Kutipan Teks:
- - - - - - -

Kanjeng Sunan Kalijaga tidak pernah menyangka hal itu. Padahal beliau
dianugerahi hidup dengan usia sangat panjang, melalui empat zaman di mana
beliau berperan langsung sebagai pemangku sejarah.
Bangsa Nusantara
tidak sanggup menanggung sekaligus empat tantangan di dalam jiwa dan alam
berpikirnya. Tantangan pertama, trauma kebesaran Gadjah Mada. Kedua, tantangan yang berupa datangnya bangsa Portugis yang membayang-bayangi
kedaulatan mereka, yang berkeliaran di lautan-lautan Nusantara tanpa mereka
memiliki kepemimpinan, kesatuan dan peralatan sebagai di masa lalu tatkala
Gadjah Mada memimpin.
Ketiga, datangnya alam pikiran baru,
spiritualitas bumi langit baru yang berupa
agama Islam. Keempat, ketidaksiapan mereka untuk mandiri dan otonom,
untuk hidup dalam semacam persemakmuran kemandirian, dan bukan hidup menjadi
satu kesatuan tidak di bawah raja besar sebagaimana di zaman kejayaan
Majapahit.
Sirnanya kebesaran Majapahit membuat rakyatnya uring-uringan
sendiri dan bertengkar sehingga bermunculan faksi-faksi sosial atau
pengelompokan-pengelompokan yang bermacam-macam dengan tujuan untuk
menyelamatkan dirinya masing-masing.
Datangnya kekuatan
dari Eropa juga bukan mempersatukan mereka, melainkan menambah
koloni-koloni untuk menyelamatkan diri masing-masing berdasarkan satuan-satuan
sosial seketemunya saat itu. “Kelemahan” sejarah mereka antara lain adalah
karena jenis ekspansi kolonialisme yang
dilakukan oleh Gadjah Mada bukan murni imperialisme dan penjajahan kekuasaan,
melainkan bersemangat pemersatuan dengan watak memangku semua wilayah yang
dipersatukan. Sebab memang demikian filosofi dasar bangsa Jawa sejak ribuan
tahun sebelumnya. “Seharusnya” mereka lebih kejam, sehingga terlatih juga untuk
mempertahankan diri terhadap kekejaman yang datang.

- - - - - - -

Baris data:
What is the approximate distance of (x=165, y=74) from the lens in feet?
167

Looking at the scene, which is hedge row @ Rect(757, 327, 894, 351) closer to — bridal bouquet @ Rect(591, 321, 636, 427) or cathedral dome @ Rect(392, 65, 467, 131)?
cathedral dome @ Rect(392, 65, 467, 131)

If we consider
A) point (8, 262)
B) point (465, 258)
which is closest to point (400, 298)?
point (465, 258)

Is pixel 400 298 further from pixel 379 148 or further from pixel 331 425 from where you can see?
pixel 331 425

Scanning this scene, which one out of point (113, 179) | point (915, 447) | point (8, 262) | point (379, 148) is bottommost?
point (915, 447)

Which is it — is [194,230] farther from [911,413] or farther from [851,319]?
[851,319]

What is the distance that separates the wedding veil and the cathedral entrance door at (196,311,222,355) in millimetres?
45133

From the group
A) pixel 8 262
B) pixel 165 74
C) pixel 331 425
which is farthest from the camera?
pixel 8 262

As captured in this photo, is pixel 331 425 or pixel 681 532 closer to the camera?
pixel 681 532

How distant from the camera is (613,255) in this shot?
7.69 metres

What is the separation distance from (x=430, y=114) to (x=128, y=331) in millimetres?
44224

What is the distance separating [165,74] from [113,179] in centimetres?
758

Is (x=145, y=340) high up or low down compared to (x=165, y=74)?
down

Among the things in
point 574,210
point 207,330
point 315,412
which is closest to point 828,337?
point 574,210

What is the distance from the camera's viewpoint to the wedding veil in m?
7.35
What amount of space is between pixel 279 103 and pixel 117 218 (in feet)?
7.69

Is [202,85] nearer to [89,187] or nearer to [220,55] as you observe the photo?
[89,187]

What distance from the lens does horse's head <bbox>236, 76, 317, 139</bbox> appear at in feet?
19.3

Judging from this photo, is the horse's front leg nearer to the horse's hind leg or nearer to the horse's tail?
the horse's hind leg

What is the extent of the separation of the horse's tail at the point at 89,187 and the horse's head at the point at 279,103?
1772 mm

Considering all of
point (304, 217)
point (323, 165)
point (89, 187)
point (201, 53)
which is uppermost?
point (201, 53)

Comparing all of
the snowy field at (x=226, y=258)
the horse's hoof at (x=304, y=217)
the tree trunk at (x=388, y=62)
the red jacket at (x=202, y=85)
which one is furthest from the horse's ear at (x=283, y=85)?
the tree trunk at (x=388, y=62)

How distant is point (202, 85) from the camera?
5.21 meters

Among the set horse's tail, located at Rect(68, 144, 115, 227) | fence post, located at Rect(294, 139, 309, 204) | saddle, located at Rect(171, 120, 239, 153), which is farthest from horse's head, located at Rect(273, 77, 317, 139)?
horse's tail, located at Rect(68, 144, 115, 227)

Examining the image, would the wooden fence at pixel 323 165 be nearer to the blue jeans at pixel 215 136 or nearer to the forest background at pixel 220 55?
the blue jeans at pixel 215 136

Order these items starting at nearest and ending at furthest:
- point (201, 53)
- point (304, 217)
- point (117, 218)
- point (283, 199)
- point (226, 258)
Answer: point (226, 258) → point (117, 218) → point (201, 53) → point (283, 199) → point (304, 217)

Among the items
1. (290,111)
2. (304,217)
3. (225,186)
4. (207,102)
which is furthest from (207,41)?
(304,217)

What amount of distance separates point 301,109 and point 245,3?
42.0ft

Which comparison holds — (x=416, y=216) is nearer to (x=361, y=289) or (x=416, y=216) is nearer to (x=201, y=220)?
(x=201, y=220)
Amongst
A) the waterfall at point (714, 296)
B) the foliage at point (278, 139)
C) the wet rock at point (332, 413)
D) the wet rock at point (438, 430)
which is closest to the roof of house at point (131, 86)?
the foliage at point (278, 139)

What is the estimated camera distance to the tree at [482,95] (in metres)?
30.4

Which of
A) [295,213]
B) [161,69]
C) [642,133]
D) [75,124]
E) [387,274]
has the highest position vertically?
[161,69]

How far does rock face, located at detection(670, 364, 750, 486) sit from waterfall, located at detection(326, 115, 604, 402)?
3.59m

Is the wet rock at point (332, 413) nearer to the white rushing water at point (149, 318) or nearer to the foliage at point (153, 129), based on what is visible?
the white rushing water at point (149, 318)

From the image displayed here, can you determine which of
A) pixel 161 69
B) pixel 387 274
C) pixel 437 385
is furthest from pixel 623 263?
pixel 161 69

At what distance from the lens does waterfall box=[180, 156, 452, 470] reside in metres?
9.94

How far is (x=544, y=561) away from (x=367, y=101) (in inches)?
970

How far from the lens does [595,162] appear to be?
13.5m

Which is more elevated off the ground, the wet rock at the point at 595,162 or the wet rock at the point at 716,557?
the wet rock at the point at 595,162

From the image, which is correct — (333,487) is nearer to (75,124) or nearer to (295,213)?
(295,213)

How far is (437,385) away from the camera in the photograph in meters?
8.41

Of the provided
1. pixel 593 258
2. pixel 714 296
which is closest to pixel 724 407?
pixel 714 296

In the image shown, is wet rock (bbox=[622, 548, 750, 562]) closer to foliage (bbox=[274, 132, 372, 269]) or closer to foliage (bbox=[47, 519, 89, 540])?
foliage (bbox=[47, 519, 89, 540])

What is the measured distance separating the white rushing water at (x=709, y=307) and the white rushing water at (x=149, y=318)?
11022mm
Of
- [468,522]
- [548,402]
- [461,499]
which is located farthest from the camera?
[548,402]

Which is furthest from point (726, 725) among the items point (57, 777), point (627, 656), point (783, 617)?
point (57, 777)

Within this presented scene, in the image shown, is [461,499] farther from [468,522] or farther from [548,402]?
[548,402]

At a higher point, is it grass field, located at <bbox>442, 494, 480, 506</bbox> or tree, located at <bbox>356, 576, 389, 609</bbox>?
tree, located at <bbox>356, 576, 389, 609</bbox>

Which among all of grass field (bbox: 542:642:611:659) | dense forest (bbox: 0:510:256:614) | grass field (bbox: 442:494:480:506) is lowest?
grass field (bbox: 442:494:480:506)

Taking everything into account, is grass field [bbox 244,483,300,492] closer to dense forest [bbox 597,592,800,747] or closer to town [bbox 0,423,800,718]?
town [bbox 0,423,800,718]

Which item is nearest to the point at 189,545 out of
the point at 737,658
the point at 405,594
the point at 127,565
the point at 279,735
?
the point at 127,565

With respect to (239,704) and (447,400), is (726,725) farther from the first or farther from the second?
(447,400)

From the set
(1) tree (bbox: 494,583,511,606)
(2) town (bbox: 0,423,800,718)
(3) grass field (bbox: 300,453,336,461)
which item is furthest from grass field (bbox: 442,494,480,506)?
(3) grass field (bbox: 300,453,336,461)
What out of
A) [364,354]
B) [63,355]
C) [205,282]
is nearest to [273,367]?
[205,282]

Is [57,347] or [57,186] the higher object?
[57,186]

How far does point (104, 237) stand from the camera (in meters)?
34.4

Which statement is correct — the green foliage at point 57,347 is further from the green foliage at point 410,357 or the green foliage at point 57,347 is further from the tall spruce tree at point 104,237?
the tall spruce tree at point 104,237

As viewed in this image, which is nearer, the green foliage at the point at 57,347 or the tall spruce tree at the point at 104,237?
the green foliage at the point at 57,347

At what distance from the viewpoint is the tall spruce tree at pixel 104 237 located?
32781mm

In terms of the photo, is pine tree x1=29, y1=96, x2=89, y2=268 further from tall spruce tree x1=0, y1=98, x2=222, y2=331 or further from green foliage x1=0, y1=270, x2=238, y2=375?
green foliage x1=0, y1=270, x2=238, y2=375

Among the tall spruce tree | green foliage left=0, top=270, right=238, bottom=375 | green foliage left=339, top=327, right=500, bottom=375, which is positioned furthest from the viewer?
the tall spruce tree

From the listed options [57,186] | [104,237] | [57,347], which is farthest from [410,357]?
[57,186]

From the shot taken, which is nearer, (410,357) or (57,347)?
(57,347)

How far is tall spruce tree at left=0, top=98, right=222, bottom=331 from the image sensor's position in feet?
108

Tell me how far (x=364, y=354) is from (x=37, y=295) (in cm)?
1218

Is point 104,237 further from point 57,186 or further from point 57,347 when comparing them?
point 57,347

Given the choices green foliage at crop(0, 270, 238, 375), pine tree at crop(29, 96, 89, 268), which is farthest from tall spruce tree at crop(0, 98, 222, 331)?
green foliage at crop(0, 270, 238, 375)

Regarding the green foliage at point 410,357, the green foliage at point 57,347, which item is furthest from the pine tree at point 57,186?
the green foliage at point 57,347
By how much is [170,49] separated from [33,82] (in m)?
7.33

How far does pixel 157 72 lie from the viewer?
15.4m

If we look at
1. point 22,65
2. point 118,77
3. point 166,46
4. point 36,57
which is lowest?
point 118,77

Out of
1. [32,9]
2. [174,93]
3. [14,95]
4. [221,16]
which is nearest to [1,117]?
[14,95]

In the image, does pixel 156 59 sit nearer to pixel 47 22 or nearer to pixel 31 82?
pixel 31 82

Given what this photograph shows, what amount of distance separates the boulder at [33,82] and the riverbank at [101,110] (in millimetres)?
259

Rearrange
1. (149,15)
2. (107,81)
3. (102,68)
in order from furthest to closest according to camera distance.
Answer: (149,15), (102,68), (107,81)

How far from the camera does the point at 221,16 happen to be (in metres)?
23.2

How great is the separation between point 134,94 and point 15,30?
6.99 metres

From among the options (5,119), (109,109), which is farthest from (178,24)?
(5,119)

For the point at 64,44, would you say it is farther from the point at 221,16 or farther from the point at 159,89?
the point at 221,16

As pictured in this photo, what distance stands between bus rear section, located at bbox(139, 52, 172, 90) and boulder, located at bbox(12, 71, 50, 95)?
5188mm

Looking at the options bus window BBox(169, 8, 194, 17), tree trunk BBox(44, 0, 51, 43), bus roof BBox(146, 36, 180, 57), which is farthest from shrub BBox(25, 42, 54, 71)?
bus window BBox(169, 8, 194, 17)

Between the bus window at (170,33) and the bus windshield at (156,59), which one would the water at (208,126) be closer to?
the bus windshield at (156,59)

- - - - - - -

Ketentuan Tugas:
**A)** Jelaskan dalam satu sampai tiga kalimat mengapa kutipan teks menyebut sejarah bangsa Nusantara memiliki "kelemahan".
**B)** Saring entri di atas dan salin setiap baris yang memuat kata "correct", dengan membedakan huruf besar dan kecil.

Jawaban Latihan:
**A)** Ekspansi yang dilakukan Gadjah Mada bukan murni imperialisme dan penjajahan kekuasaan, melainkan bersemangat pemersatuan dengan watak memangku semua wilayah yang dipersatukan, sesuai filosofi dasar bangsa Jawa sejak ribuan tahun sebelumnya. Menurut teks, seharusnya mereka lebih kejam agar terlatih juga untuk mempertahankan diri terhadap kekejaman yang datang.

**B)**
From the image, which is correct — (333,487) is nearer to (75,124) or nearer to (295,213)?
Which statement is correct — the green foliage at point 57,347 is further from the green foliage at point 410,357 or the green foliage at point 57,347 is further from the tall spruce tree at point 104,237?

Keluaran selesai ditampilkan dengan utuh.